**Problem requirements:**
Output the records verbatim from their first line through the line that contains "<instances>", including that line.

(Contour annotation records)
============================================================
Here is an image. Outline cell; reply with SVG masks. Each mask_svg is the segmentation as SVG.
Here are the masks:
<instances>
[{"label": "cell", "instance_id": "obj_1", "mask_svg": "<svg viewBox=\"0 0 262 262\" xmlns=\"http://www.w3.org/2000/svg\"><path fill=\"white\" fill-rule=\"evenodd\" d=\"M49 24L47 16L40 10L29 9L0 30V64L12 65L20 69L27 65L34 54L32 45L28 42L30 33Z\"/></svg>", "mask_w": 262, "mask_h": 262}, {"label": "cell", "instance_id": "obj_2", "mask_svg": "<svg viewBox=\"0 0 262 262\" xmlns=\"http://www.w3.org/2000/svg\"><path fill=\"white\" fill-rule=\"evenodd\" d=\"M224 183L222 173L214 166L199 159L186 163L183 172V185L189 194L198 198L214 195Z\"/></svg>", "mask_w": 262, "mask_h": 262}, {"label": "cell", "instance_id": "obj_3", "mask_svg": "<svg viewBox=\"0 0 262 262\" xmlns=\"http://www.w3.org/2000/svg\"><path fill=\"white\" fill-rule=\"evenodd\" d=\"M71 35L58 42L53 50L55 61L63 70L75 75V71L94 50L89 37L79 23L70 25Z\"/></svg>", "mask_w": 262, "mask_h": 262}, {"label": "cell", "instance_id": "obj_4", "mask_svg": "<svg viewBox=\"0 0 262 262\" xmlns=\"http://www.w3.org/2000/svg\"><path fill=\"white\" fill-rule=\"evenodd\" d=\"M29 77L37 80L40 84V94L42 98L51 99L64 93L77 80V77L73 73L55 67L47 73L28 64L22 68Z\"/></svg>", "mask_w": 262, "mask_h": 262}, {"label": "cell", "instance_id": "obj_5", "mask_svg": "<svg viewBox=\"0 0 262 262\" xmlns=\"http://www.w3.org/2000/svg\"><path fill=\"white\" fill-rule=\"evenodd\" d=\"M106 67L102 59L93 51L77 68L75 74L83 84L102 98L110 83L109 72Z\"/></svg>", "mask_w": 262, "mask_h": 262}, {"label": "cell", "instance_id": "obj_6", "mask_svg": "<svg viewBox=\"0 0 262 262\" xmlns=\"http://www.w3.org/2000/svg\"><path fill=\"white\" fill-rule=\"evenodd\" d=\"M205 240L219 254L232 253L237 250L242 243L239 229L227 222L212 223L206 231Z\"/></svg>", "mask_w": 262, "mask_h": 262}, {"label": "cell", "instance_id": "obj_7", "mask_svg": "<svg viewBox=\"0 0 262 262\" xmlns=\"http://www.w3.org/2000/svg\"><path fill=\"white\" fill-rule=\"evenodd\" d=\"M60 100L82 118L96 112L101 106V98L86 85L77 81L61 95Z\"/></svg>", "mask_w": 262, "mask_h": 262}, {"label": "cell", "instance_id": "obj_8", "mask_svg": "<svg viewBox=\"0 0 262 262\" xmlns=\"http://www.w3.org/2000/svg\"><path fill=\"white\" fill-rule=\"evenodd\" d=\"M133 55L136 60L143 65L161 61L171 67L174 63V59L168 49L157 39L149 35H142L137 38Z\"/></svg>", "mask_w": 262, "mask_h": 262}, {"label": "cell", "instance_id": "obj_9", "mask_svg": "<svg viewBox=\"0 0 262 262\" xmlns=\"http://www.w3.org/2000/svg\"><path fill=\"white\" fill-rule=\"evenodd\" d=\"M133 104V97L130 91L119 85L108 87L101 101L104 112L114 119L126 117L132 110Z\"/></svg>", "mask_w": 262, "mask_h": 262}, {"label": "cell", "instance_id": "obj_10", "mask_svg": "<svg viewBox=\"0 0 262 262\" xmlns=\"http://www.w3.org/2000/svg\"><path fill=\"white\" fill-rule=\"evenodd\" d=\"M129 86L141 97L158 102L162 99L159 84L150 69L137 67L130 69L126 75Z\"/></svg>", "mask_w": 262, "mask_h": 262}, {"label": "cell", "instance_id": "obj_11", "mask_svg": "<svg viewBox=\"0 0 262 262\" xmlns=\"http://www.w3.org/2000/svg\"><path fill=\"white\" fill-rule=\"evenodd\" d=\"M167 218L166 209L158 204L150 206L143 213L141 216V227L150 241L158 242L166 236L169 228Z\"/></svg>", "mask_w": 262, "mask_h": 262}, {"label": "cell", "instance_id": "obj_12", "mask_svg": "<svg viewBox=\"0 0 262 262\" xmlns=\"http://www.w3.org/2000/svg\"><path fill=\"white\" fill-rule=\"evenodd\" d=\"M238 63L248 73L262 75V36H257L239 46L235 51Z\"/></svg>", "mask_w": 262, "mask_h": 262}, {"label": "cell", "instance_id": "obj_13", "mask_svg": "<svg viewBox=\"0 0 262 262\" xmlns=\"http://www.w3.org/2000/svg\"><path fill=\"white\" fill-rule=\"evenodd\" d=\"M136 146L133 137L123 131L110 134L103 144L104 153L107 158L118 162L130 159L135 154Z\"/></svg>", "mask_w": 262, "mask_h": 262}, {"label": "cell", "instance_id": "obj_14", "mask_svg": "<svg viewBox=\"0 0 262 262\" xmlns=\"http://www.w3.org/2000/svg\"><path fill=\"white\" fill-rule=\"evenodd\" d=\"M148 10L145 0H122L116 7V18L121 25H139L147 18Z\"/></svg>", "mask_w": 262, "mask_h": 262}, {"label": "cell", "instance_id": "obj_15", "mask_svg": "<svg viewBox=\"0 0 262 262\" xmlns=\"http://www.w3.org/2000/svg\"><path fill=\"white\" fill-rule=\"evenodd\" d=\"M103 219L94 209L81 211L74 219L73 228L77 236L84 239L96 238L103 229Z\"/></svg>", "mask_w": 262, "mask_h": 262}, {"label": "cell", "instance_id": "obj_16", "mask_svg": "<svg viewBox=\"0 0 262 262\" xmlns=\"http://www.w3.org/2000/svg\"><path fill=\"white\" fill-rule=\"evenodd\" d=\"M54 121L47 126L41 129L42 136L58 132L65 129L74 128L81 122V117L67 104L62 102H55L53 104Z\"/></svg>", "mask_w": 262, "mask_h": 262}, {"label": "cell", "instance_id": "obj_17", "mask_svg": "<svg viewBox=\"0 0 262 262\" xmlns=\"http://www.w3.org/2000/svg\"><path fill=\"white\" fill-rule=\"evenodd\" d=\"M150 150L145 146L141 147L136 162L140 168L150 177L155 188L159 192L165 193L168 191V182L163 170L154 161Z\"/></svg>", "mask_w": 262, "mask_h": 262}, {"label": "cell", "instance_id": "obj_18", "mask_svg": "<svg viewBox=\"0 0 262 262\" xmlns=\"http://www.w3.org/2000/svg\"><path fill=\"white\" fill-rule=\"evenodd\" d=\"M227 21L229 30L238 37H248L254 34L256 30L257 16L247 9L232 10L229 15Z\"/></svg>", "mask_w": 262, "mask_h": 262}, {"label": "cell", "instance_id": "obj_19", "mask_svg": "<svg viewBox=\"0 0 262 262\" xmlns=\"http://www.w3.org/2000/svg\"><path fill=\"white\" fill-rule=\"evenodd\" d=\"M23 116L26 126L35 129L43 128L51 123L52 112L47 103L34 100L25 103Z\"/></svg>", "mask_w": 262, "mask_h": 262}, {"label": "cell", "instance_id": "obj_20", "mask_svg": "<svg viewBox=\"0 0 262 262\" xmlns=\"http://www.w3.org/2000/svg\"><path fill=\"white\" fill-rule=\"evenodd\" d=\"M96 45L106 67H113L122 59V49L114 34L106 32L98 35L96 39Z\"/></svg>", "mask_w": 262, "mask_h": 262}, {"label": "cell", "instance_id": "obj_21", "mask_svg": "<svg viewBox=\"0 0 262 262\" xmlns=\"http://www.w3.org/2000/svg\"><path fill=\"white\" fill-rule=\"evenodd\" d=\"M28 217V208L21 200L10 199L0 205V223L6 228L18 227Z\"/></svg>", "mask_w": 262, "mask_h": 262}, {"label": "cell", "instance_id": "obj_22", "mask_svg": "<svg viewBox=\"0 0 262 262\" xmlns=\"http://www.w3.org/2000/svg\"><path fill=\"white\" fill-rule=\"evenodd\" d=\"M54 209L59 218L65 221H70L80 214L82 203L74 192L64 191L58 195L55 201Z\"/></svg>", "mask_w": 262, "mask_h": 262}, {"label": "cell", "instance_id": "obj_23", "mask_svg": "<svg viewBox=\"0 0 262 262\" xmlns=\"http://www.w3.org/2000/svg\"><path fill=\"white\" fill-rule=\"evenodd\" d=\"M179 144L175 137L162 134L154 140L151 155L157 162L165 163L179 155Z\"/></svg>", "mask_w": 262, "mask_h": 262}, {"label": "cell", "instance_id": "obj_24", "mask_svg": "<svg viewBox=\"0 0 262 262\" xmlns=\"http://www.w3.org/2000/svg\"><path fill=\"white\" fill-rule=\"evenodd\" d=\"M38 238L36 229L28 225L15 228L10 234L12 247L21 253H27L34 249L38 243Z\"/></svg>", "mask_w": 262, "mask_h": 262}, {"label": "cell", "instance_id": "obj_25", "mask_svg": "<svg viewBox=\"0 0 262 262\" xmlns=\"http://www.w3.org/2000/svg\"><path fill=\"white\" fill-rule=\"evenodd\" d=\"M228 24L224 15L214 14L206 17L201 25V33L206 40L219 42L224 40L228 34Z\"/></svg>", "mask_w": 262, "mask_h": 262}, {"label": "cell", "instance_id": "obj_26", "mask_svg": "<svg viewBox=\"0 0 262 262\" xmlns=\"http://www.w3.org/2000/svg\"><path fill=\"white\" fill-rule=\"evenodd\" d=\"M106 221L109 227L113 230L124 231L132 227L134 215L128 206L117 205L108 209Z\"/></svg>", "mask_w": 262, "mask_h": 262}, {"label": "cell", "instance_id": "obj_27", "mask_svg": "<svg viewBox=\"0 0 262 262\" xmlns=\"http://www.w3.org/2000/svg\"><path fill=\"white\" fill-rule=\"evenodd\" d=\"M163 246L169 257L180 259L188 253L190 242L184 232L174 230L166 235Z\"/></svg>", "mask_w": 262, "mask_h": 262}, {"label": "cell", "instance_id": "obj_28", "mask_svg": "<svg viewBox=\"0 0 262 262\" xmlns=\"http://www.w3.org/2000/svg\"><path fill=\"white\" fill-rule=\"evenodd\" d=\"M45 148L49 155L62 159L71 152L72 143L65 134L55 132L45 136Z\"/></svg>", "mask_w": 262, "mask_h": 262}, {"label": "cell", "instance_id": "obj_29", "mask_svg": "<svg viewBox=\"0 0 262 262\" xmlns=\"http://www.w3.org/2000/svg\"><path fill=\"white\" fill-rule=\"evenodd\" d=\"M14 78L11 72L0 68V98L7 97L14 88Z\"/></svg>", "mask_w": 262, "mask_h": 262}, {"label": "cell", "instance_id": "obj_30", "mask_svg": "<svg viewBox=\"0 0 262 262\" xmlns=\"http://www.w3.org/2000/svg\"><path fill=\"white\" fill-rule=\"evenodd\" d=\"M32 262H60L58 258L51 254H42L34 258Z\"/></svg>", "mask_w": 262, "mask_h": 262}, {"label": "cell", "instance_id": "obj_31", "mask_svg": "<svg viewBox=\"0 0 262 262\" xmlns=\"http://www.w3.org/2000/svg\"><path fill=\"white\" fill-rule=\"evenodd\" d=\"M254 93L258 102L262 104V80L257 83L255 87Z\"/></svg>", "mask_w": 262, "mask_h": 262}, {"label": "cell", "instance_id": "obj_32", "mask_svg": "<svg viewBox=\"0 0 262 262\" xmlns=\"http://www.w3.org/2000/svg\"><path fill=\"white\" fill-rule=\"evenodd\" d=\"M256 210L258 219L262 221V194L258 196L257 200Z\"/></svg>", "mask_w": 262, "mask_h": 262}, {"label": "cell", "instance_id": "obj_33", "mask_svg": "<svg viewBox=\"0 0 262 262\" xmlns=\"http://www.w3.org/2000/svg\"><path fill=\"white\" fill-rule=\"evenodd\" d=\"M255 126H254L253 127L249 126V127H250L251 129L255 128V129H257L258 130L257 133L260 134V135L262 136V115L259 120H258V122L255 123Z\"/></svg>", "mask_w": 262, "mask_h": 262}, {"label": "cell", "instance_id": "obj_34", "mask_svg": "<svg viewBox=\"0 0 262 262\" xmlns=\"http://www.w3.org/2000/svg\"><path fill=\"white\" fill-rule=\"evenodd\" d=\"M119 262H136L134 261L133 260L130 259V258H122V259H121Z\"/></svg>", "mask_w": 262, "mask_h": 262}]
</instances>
============================================================
**Problem solution:**
Here is an image. Outline cell; reply with SVG masks. Each mask_svg is the segmentation as SVG.
Here are the masks:
<instances>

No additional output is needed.